Dataset excerpt:
● ● ●
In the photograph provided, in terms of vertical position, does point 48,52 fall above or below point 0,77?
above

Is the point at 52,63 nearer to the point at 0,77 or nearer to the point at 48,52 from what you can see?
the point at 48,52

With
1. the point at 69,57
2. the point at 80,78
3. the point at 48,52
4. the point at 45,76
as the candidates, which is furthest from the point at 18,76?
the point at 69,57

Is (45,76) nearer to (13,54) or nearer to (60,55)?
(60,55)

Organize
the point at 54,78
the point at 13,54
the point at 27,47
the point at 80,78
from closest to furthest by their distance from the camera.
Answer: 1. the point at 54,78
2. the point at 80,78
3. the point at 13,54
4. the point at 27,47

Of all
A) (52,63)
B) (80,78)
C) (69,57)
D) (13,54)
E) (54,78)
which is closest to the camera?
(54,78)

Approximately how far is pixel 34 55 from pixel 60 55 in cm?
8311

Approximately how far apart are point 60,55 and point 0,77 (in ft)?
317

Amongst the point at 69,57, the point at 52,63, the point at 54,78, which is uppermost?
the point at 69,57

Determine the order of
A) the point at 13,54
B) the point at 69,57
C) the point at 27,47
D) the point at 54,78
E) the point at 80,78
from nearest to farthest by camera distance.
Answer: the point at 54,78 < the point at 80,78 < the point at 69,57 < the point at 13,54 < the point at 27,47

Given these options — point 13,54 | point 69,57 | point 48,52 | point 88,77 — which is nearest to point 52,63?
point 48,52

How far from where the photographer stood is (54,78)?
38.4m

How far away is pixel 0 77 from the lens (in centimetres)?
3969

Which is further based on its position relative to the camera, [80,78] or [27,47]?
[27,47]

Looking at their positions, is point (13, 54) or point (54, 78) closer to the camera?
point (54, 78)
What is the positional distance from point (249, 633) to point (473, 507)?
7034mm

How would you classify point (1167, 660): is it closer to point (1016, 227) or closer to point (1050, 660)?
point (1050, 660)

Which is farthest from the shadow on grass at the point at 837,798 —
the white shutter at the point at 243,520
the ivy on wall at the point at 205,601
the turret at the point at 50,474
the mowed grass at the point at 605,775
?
● ● ●
Rewrite every line of the items above as a numbered list, leaving out the blank lines.

Final result:
1. In the photograph provided, in terms of vertical position, does point 48,52 fall above or below point 0,77?
2. above
3. Is the point at 52,63 nearer to the point at 0,77 or nearer to the point at 48,52 from what you can see?
4. the point at 48,52
5. With
6. 1. the point at 69,57
7. 2. the point at 80,78
8. 3. the point at 48,52
9. 4. the point at 45,76
10. as the candidates, which is furthest from the point at 18,76?
11. the point at 69,57
12. Is (45,76) nearer to (13,54) or nearer to (60,55)?
13. (60,55)
14. Organize
15. the point at 54,78
16. the point at 13,54
17. the point at 27,47
18. the point at 80,78
19. from closest to furthest by their distance from the camera.
20. Answer: 1. the point at 54,78
21. 2. the point at 80,78
22. 3. the point at 13,54
23. 4. the point at 27,47
24. Of all
25. A) (52,63)
26. B) (80,78)
27. C) (69,57)
28. D) (13,54)
29. E) (54,78)
30. which is closest to the camera?
31. (54,78)
32. Approximately how far is pixel 34 55 from pixel 60 55 in cm?
33. 8311
34. Approximately how far apart are point 60,55 and point 0,77 (in ft)?
35. 317
36. Amongst the point at 69,57, the point at 52,63, the point at 54,78, which is uppermost?
37. the point at 69,57
38. Determine the order of
39. A) the point at 13,54
40. B) the point at 69,57
41. C) the point at 27,47
42. D) the point at 54,78
43. E) the point at 80,78
44. from nearest to farthest by camera distance.
45. Answer: the point at 54,78 < the point at 80,78 < the point at 69,57 < the point at 13,54 < the point at 27,47
46. Given these options — point 13,54 | point 69,57 | point 48,52 | point 88,77 — which is nearest to point 52,63?
47. point 48,52
48. How far from where the photographer stood is (54,78)?
49. 38.4m
50. How far away is pixel 0 77 from the lens (in centimetres)?
51. 3969
52. Which is further based on its position relative to the camera, [80,78] or [27,47]?
53. [27,47]
54. Looking at their positions, is point (13, 54) or point (54, 78) closer to the camera?
55. point (54, 78)
56. What is the positional distance from point (249, 633) to point (473, 507)?
57. 7034mm
58. How would you classify point (1167, 660): is it closer to point (1016, 227) or closer to point (1050, 660)?
59. point (1050, 660)
60. Which is farthest from the shadow on grass at the point at 837,798 —
61. the white shutter at the point at 243,520
62. the ivy on wall at the point at 205,601
63. the turret at the point at 50,474
64. the mowed grass at the point at 605,775
65. ?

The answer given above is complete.